Um ponto interessante e que muito me agradou em “Parceiros da Noite“ foi a fotografia cheia de referências a clássicos do cinema, especialmente de Stanley Kubrick e Martin Scorsese. No começo do filme, quando vemos dois policiais em uma viatura pelas ruas de Nova York, é impossível não associar a fotografia e o diálogo criticando a suposta “escória da cidade“ (ainda mais vindo de dois policiais corruptos) a “Taxi Driver“. Aquela sujeira urbana, aquela atmosfera de anarquia e desordem, sombras duras e a decadência da sociedade.

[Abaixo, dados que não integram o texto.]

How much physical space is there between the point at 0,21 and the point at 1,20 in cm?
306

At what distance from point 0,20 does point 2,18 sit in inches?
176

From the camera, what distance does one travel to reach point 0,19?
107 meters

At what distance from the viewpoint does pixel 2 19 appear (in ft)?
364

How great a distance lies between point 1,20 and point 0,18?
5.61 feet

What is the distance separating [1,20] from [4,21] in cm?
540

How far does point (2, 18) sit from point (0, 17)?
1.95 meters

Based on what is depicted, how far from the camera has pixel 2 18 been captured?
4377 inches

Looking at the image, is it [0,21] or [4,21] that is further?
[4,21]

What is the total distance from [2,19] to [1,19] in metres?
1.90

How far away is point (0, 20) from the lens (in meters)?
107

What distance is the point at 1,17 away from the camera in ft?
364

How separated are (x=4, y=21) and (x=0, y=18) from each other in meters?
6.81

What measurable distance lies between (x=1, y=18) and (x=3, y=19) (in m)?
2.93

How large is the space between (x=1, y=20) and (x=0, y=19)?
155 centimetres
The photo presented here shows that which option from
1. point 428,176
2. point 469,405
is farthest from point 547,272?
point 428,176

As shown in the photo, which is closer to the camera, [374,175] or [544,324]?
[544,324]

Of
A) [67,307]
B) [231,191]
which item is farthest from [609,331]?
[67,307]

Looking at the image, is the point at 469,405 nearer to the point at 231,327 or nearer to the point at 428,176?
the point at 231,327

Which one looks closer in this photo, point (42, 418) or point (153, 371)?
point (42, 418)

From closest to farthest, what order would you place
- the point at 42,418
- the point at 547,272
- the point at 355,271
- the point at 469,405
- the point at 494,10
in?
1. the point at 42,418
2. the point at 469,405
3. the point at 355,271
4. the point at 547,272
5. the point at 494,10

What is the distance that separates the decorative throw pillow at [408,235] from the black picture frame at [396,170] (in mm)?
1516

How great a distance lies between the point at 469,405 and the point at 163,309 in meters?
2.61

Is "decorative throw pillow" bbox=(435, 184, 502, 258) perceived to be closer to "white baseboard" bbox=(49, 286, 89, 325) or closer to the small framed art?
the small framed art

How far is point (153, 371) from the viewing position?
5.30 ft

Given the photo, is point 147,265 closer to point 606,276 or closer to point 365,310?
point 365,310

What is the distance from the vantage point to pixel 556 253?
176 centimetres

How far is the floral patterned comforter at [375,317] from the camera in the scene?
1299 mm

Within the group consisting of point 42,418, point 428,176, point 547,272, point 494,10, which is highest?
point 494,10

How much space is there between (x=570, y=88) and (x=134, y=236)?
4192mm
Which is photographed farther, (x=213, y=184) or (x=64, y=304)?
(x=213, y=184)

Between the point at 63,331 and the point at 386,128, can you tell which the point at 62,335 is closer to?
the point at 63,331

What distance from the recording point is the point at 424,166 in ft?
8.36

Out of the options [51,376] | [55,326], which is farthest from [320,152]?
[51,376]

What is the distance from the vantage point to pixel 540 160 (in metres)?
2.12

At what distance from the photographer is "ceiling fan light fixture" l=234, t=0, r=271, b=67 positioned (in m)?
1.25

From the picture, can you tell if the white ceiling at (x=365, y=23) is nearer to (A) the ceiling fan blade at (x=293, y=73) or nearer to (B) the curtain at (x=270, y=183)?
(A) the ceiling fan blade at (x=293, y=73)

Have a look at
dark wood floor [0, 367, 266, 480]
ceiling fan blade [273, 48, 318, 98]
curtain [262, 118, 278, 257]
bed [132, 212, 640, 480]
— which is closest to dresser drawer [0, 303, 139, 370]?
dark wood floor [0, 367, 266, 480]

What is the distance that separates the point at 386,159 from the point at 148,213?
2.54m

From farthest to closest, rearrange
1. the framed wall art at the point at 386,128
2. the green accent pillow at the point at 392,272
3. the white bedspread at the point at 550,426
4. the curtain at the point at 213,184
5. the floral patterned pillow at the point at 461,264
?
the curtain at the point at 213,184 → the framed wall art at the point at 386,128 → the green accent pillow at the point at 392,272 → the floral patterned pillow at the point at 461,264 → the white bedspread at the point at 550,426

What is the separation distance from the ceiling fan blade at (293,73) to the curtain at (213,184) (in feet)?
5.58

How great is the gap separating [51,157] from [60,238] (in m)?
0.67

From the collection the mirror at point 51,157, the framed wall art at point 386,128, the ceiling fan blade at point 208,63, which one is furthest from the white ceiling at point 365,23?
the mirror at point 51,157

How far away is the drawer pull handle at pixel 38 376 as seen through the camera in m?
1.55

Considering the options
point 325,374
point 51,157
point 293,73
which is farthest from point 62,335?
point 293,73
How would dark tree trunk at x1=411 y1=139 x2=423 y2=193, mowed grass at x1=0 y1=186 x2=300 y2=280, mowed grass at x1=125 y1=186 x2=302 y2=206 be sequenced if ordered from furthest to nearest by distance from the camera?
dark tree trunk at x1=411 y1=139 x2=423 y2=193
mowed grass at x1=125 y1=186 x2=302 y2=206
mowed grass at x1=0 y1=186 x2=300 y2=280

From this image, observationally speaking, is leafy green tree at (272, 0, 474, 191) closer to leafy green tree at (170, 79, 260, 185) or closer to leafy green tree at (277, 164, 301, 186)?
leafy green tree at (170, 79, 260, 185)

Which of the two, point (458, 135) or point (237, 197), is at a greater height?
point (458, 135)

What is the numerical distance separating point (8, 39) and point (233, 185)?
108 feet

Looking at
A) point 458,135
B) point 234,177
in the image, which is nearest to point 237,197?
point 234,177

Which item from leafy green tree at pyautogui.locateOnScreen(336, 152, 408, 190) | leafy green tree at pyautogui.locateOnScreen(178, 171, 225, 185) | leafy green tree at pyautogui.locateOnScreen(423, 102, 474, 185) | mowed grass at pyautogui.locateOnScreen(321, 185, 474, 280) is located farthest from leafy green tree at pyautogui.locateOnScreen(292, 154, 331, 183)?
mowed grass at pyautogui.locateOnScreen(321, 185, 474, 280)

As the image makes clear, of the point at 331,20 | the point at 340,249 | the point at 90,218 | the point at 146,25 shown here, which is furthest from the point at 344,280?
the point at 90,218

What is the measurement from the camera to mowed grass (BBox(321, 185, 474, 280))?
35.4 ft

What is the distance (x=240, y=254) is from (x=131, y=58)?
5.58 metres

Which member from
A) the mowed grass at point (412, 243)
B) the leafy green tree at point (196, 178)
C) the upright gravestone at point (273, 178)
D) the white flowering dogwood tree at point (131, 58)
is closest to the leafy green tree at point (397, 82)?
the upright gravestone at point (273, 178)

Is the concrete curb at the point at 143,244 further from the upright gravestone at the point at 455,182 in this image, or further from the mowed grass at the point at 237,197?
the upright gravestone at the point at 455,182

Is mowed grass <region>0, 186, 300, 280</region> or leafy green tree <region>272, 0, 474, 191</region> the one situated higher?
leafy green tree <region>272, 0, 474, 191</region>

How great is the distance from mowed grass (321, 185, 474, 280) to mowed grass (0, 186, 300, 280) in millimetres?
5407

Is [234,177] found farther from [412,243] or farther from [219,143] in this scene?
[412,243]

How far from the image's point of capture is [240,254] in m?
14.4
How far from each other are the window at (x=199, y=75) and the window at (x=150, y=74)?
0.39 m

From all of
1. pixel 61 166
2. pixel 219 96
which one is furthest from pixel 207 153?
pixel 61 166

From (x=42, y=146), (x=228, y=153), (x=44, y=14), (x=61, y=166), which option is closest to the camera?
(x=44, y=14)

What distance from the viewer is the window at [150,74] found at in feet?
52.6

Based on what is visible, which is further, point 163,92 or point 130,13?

Mas é especialmente em “Laranja Mecânica“ e “O Iluminado“ que vemos suas maiores referências imagéticas. Os bares, a sensação de se estar preso em um labirinto de ilusões, enlouquecido por imagens que podem ou não ser reais, nos remetem diretamente ao hotel onde Jack Torrance (Jack Nicholson) vive seus delírios. Já nas ruas, é impossível não lembrar imediatamente de “Laranja Mecânica“. Em uma cena em que Burns e um suspeito passam por um túnel, suas sombras se distorcem na parede e a imagem que me veio à cabeça foi imediatamente a dos drugues pelo túnel em busca de suas próximas vítimas. Ela representa a descida literal e figurada do protagonista ao submundo.

Vale a pena assistir?

Meu saldo final é que sim. Se do ponto de vista estético o filme muito me agrada, talvez do ponto de vista do roteiro falte algo. Falta porque Friedkin se sentiu tão pressionado a entregar um conteúdo que agradasse à comunidade LGBT+ e não soasse preconceituoso que esqueceu da verdadeira substância que faltou em seu Burns: dissecar a crise moral, a decadência humana e as dúvidas pessoais.

Filme: Parceiros da Noite
Diretor: William Friedkin
Ano: 1980
Gênero: Crime/Drama/Mistério/Suspense/Thriller
Avaliação: 8/10 1 1
★★★★★★★★★★
Fer Kalaoun

Fer Kalaoun é editora na Revista Bula e repórter especializada em jornalismo cultural, audiovisual e político desde 2014. Estudante de História no Instituto Federal de Goiás (IFG), traz uma perspectiva crítica e contextualizada aos seus textos. Já passou por grandes veículos de comunicação de Goiás, incluindo Rádio CBN, Jornal O Popular, Jornal Opção e Rádio Sagres, onde apresentou o quadro Cinemateca Sagres.